Concerning the second interpretation stated above, in Experiment 3, we did not observe a decrease in the errors made by the AI-assisted group in the transition from the AI-assisted to the unassisted phase. Maybe AI recommendations modelled participants' behaviours so that they learnt a new classification criterion based on the biased AI output. This could explain why the mean number of 40/60 misclassifications remained high in the context without the AI for the participants who had previously been supported by the biased AI in Experiment 3. If errors in the unassisted phase of the task were only due to difficulty in regaining control over the information processing, these errors should have been progressively reduced throughout the successive trials of this phase. Moreover, the fact that the inherited bias generalized to the ambiguous 50/50 stimuli also points to a training effect of the biased AI model on human participants.

The results of our three experiments support a human over-reliance on the recommendations of AI systems70,71, and add the new finding of the inherited bias effect. Human trust in automation influences the tendency to over-accept algorithmic outcomes58,59 even when they are noticeably wrong.

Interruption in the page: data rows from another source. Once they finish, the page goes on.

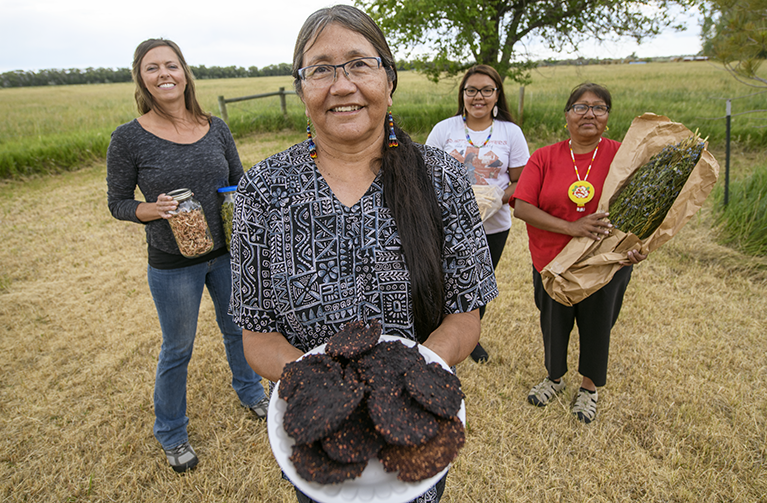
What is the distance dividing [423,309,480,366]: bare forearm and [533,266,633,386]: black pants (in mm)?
1623

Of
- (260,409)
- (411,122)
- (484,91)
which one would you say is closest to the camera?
(260,409)

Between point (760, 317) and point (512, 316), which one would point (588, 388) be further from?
point (760, 317)

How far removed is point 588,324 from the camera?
107 inches

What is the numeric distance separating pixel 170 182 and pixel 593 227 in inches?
95.5

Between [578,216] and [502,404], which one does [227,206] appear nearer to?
[578,216]

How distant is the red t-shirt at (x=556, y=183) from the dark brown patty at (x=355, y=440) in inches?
83.0

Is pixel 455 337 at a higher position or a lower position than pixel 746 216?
higher

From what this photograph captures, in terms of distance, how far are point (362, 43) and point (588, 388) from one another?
2.85 m

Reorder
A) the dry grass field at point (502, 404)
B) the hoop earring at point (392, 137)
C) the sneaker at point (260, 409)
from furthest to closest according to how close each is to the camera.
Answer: the sneaker at point (260, 409), the dry grass field at point (502, 404), the hoop earring at point (392, 137)

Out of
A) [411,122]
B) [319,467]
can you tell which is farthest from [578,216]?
[411,122]

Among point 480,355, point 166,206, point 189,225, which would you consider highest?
point 166,206

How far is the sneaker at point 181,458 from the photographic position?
2570mm

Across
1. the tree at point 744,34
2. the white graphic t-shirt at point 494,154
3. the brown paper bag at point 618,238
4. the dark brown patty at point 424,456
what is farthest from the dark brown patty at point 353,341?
the tree at point 744,34

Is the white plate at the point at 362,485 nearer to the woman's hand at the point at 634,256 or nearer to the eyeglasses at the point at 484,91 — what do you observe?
the woman's hand at the point at 634,256
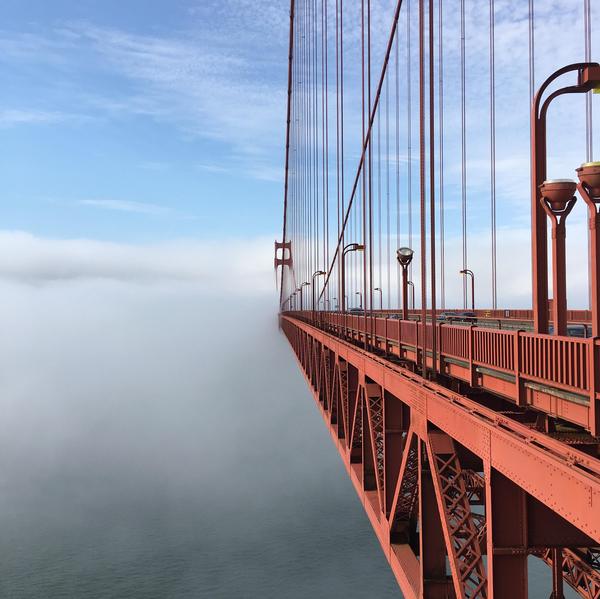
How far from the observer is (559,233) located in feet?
27.0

This means that humans are not only willing to rely on AI because they are “cognitive misers”, that take mental shortcuts when making decisions, but also because they perceive artificial intelligence to be trustworthy65,78. It has been suggested that trust could induce compliance with AI advice due to an authority effect79. In Experiments 1 and 2, we detected that participants who perceived the AI of the experiment as more helpful and accurate, and trusted more in the usefulness of artificial intelligence in healthcare in general, were those who followed the AI recommendations more often, and committed more errors in the classifications task as revealed by the positive and significative correlations observed between the mean number of 40/60 misclassifications in the task and the participants' answers to the post-experimental questions.

As a limitation to our present work, it could be argued that our experimental task was a simulation of clinical decision-making with a fictitious diagnostic process and a fictitious artificial intelligence system. Although our experiments simplify a potential real-world setting, we believe that our controlled experimental task can help to analyse which basic psychological processes mediate on human-AI collaboration. We created a classification task with a low level of uncertainty, in which participants were provided with a clear classification criterion to perform the task, in which the error in the recommendations was systematic, controlled, and noticeable by the control participants, and in which prior expertise had no influence. These characteristics make our experimental task a fruitful method to study human reliance on AI algorithms and the potential inheritance of their biases.